FlyServer2021-05-26 10:35:36

Computer networks

FlyServer, 2021-05-26 10:35:36

We make a course on the security of computer networks. Actually, in general, neither networks nor their protection were explained to us. We are not network engineers, this is the first time we encounter this. Organization - a small bank, head office and several branches. Initially, we designed the bank's network "before", that is, just a network without any protection in Cicso Pocket Tracer. The network is elementary. And now we need to design this network in GNS3, but in a secure version. Standard architecture - LAN, DMZ, WAN zones, separated by a firewall. All Cisco equipment (switches and routers). LAN-zone - several VLANs with ordinary employees' computers, DMZ-zone - a server on ubuntu for the site and mail is planned, and a WAN-zone with a router for Internet access. Communication with branches is planned to be organized through IPSec tunnels. FortiGate was chosen as a firewall for two reasons - the presence of an image for GNS3 and an abundance of training materials. It is an NGFW with two profile-based and policy-based modes. For now, we've decided to organize everything using policy mode. Actually, these policies allow you to configure who, what and where you can / can not. The question is, will this be enough? What else needs to be added (it is desirable that this be implemented in gns3).

Reply

Answer the question

In order to leave comments, you need to log in

2 answer(s)

R

res2001, 2021-05-26
@FlyServer

In the banking network, as a rule, there are segments to which access from the local network is limited.
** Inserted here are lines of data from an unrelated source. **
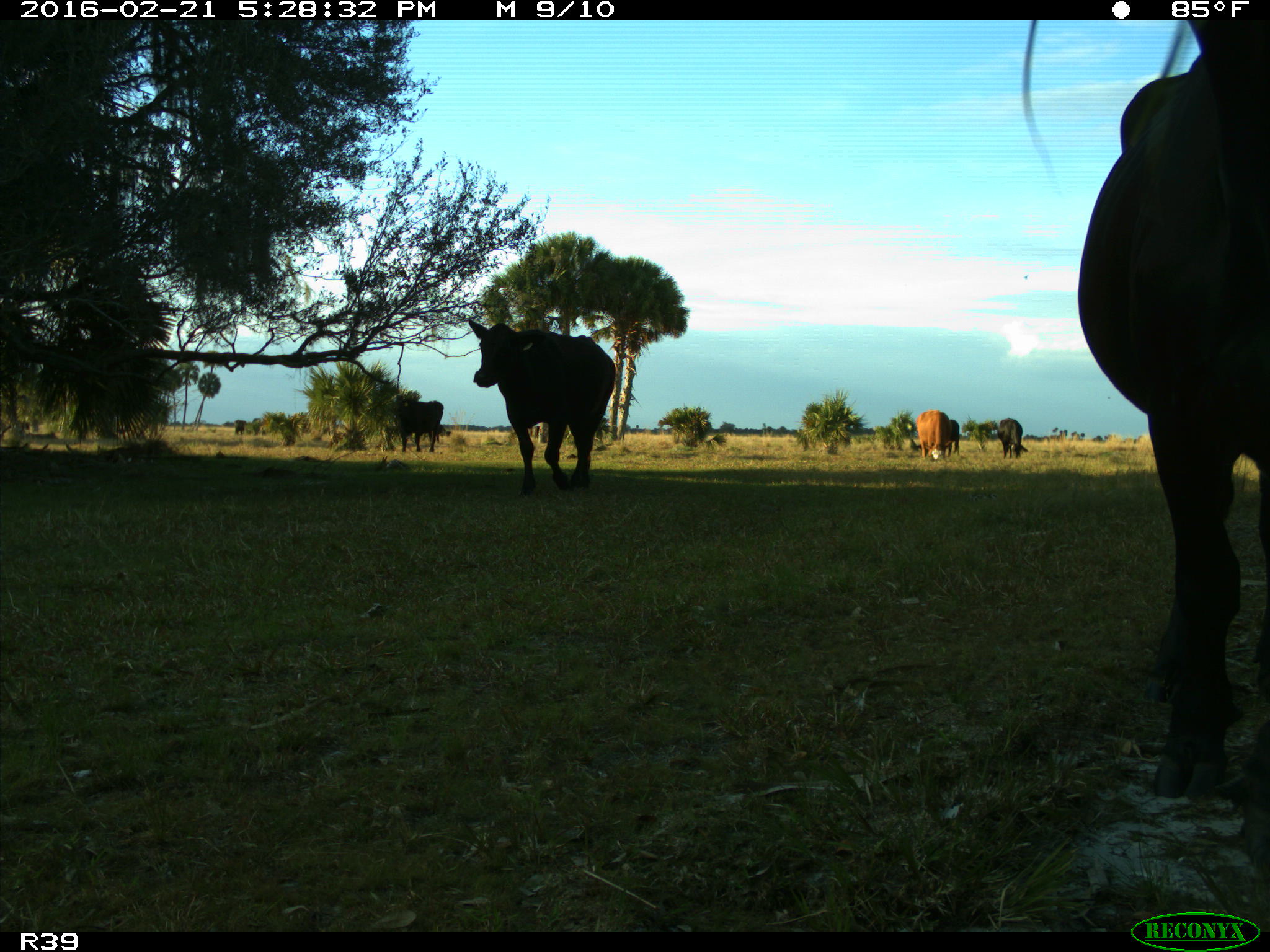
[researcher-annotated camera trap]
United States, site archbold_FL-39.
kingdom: Animalia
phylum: Chordata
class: Mammalia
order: Artiodactyla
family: Bovidae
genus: Bos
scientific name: Bos taurus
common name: domestic cow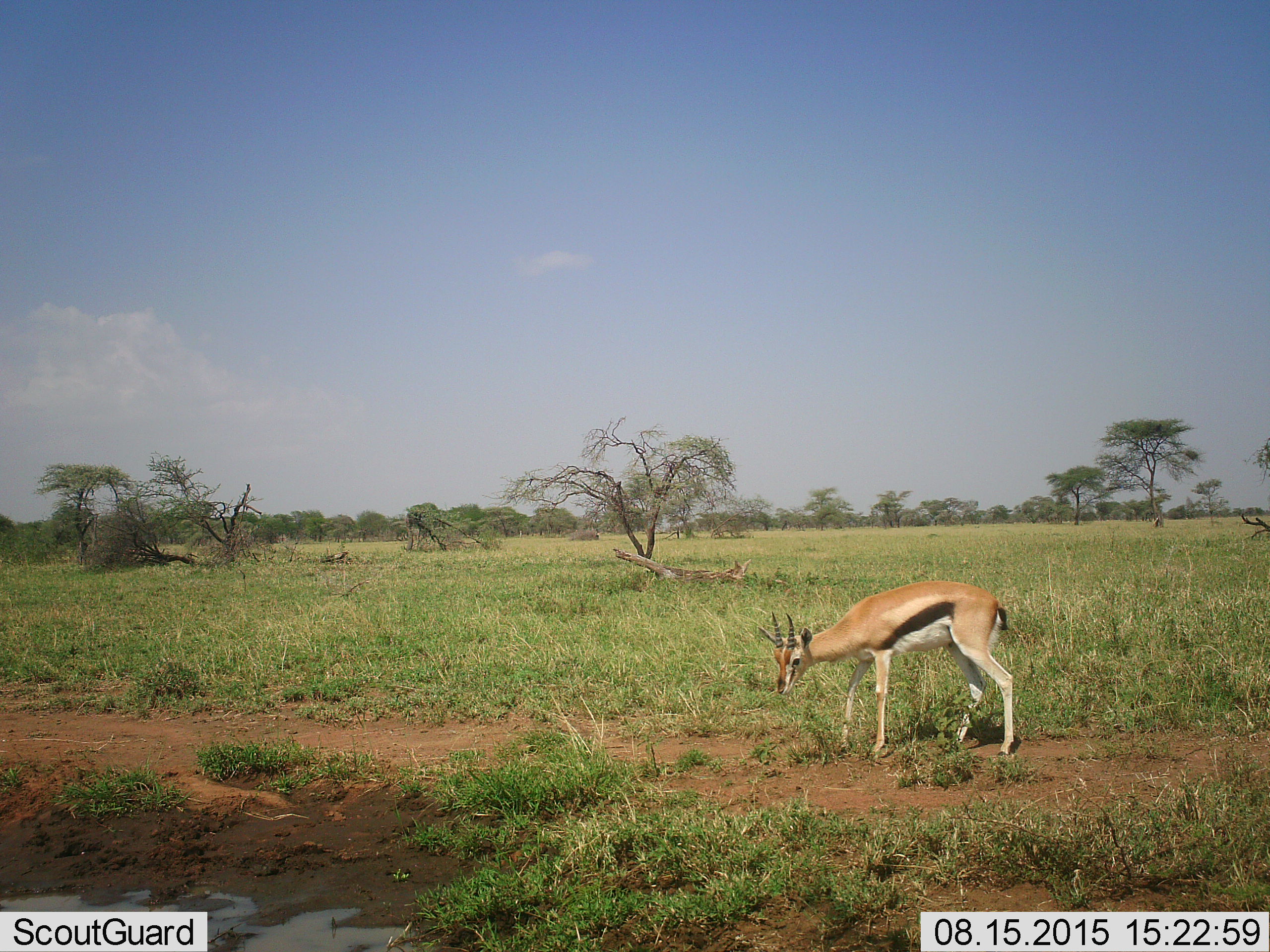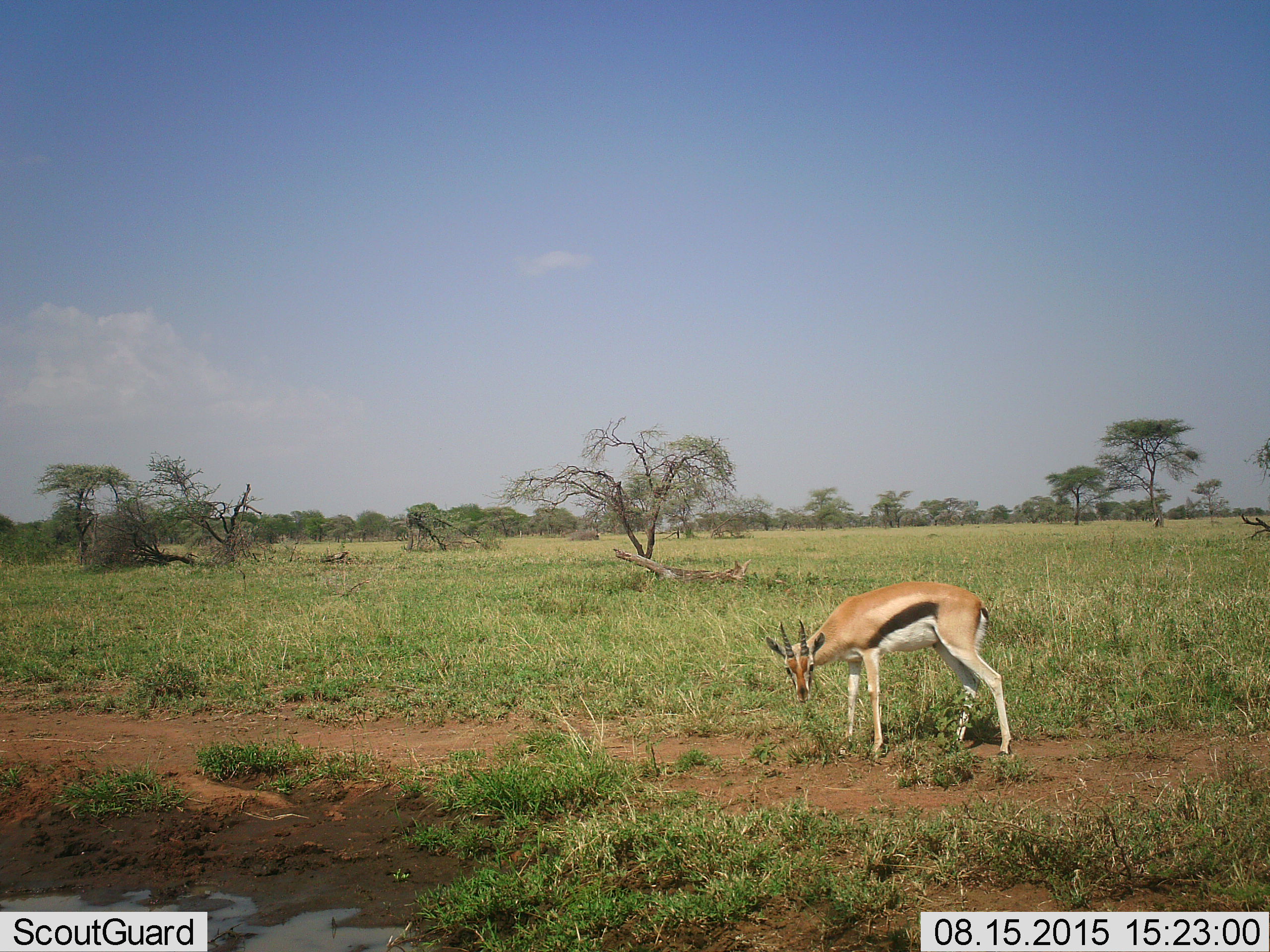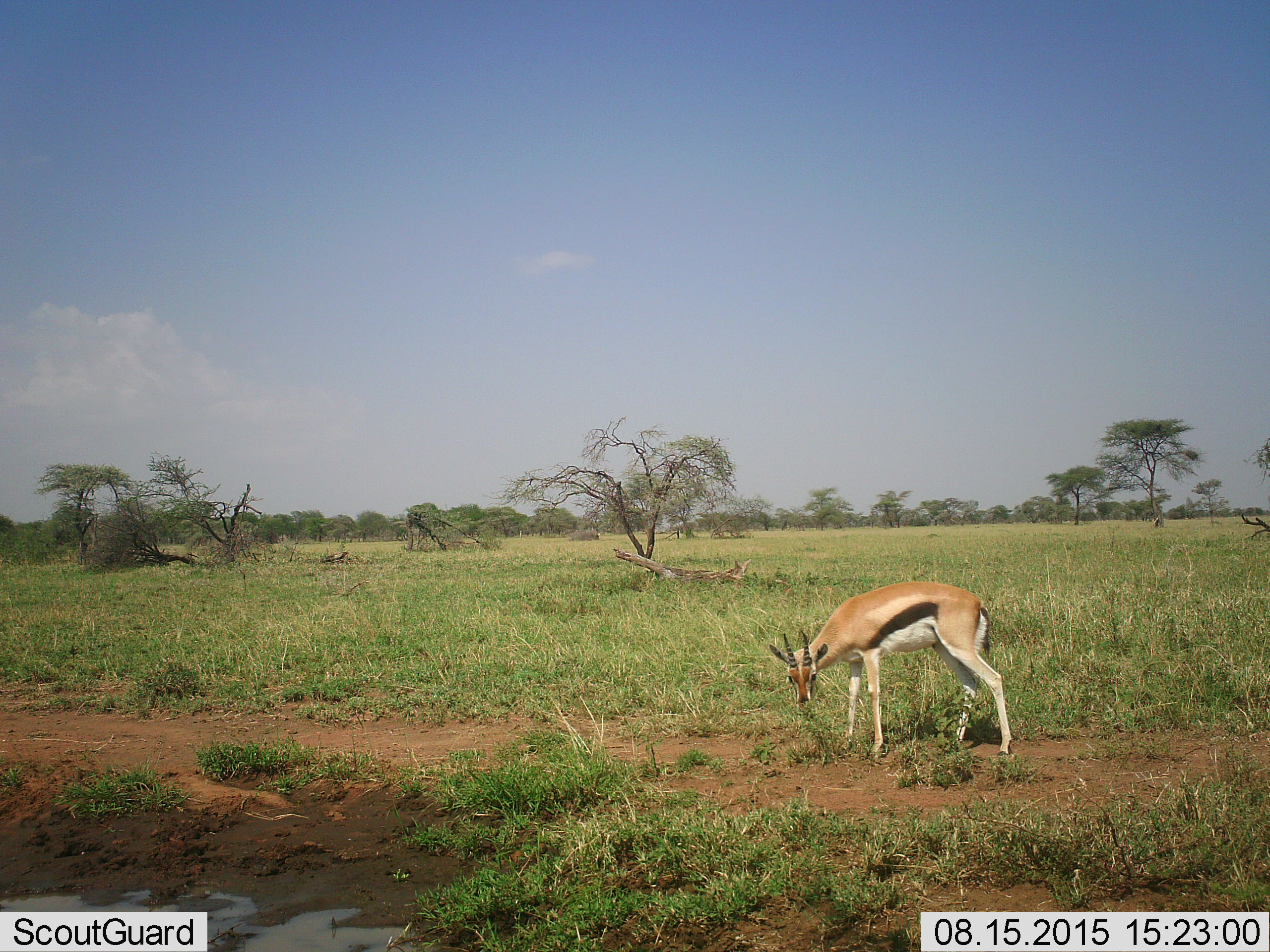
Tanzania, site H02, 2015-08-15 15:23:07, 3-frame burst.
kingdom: Animalia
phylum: Chordata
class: Mammalia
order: Artiodactyla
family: Bovidae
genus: Eudorcas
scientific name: Eudorcas thomsonii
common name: thomson's gazelle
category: gazellethomsons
Gazellethomsons (thomson's gazelle) (Eudorcas thomsonii), count 1. Behavior (volunteer vote fractions): standing 67%, resting 0%, moving 22%, interacting 0%. Young present (vote fraction): 0%. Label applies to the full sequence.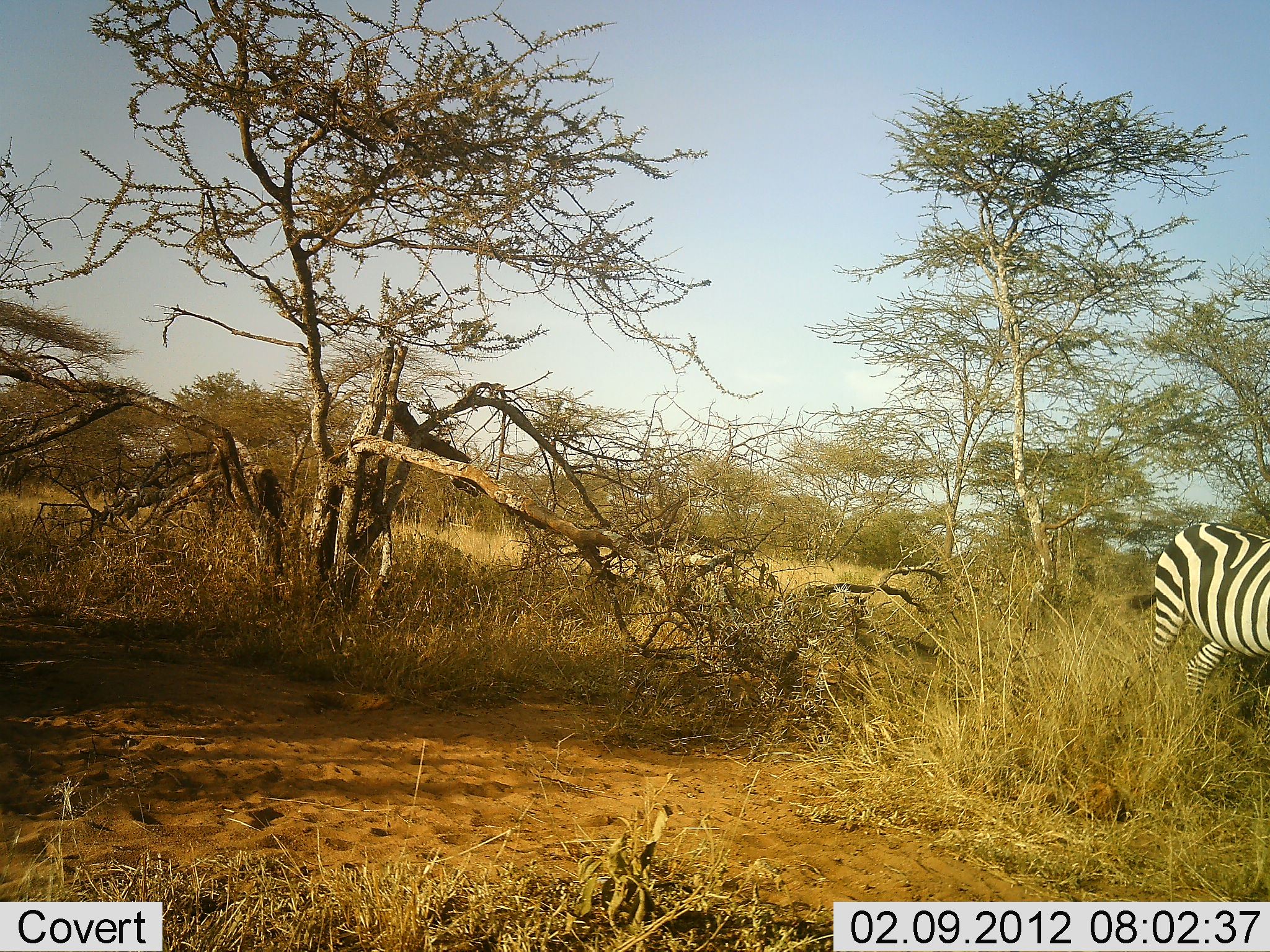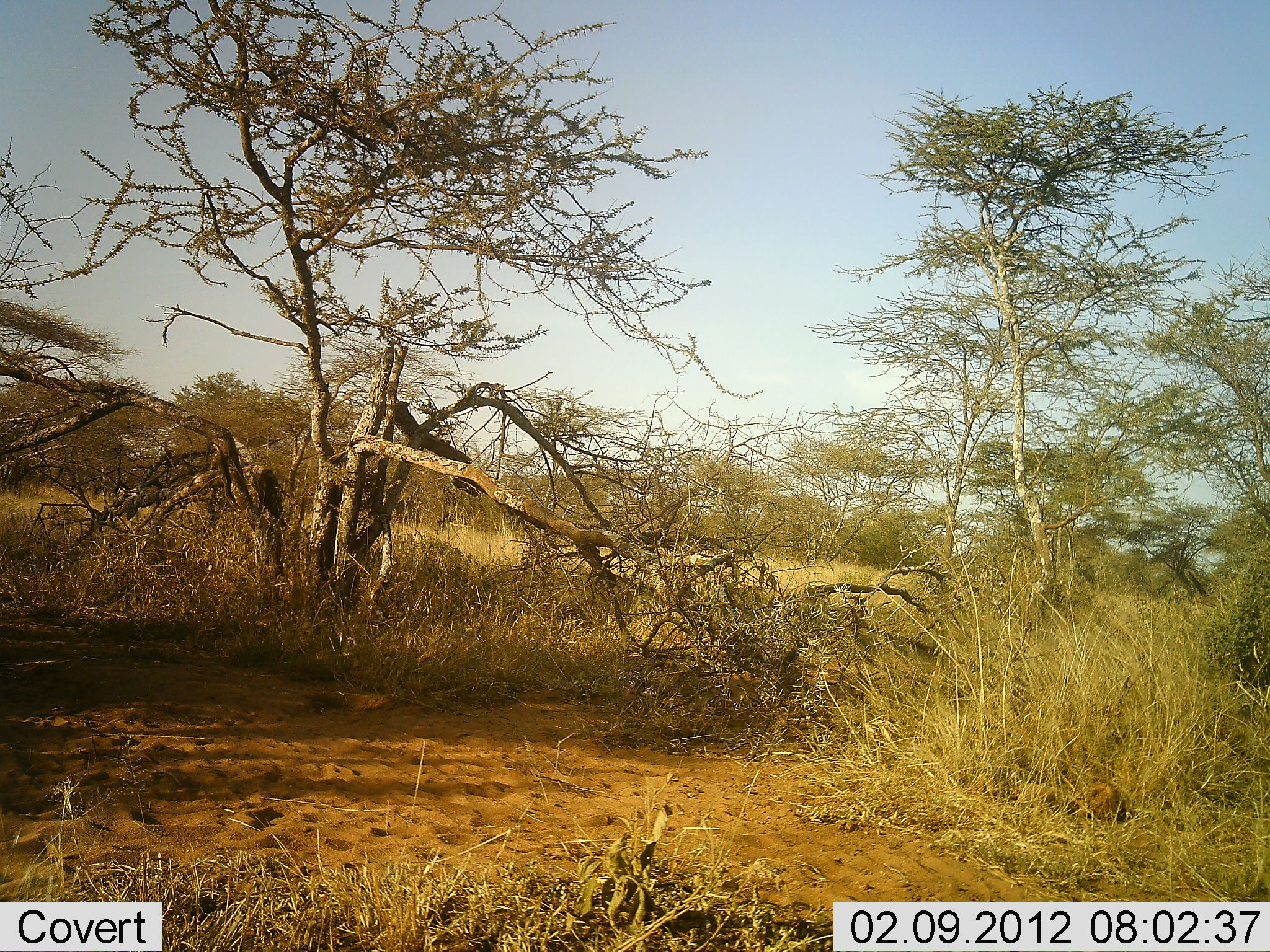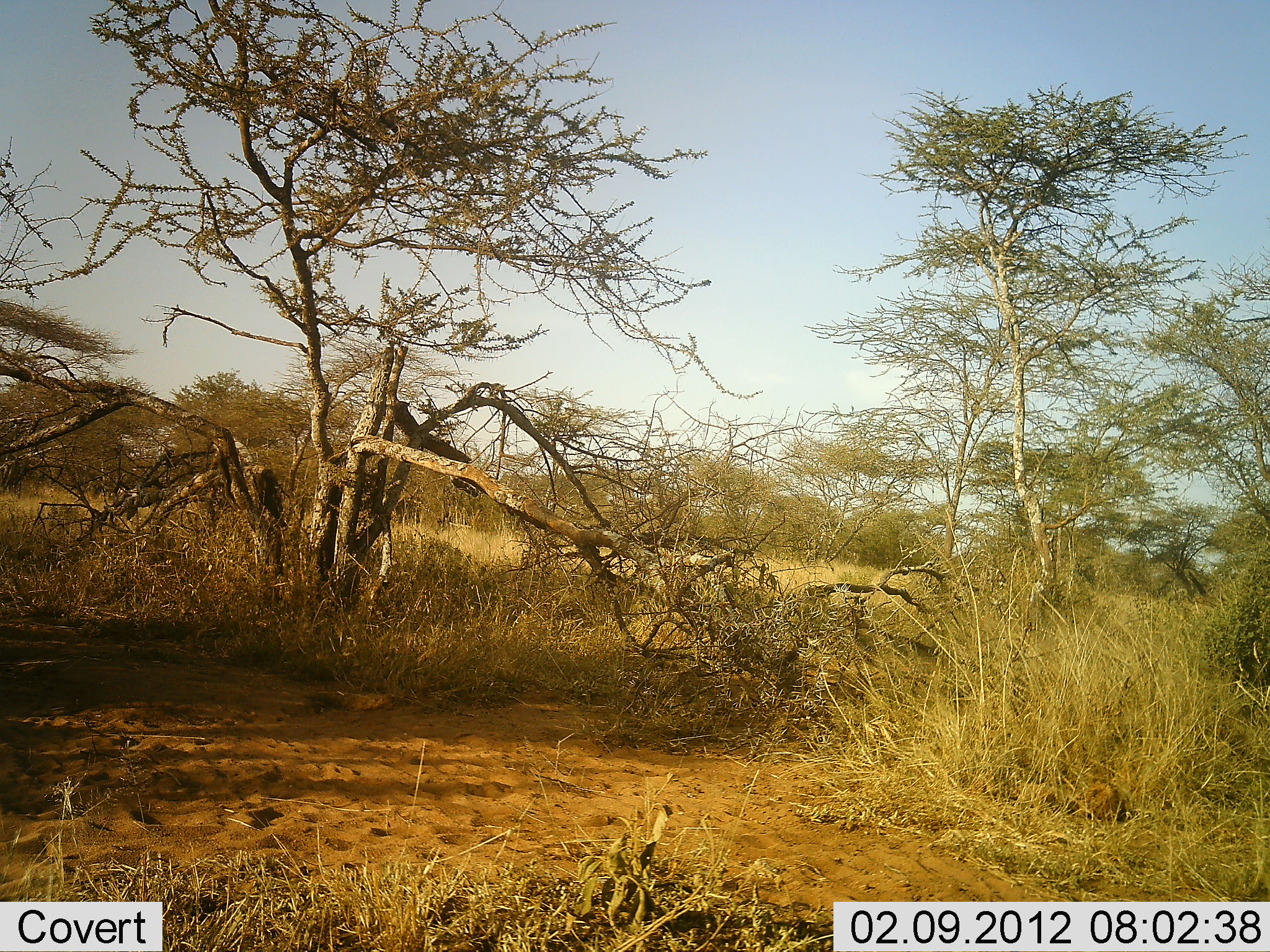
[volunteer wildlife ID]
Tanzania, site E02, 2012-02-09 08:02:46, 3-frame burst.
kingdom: Animalia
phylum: Chordata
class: Mammalia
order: Perissodactyla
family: Equidae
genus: Equus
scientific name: Equus quagga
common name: plains zebra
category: zebra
Zebra (plains zebra) (Equus quagga), count 1. Behavior (volunteer vote fractions): standing 0%, resting 0%, moving 100%, interacting 0%. Young present (vote fraction): 0%. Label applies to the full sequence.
Access to computers in this network has a limited circle of people, premises under their own alarm systems, etc. They stand behind their own firewall and are placed in a separate VLAN, but since access to banking resources may be required from this subnet, access to certain fixed addresses is allowed by the firewall.
Sometimes it happens that some network segments are physically separated from the Internet, i.e. a separate cable network and separate switches are used that are not connected to the Internet in any way, either through a gateway or through something else.
It is preferable to communicate with remote offices not via the Internet, but on the basis of some telecom operator (or several) to form your own corporate network. Traffic in such a network is transmitted through the VPN in encrypted form. If some remote offices cannot be connected to the corporate network, then they use the Internet + VPN. VPN on mind should be under construction with use of the certified means.
DLP systems are deployed on the network, especially computers in isolated subnets.
The presence of an antivirus, a corporate firewall - for granted.

S

Sergey Leshchev, 2021-06-03
@BMSerg

>What is needed to protect the bank's local network?
Much. Start by hiring the appropriate specialists :)
PS Regarding the "laboratory" - the internal CA infrastructure will be required: change all self-signed certificates of equipment, servers and workstations to their own release, do SSL inspection on FortiGate, configure VPN and 802.1X, and for many more things - the bank must have it.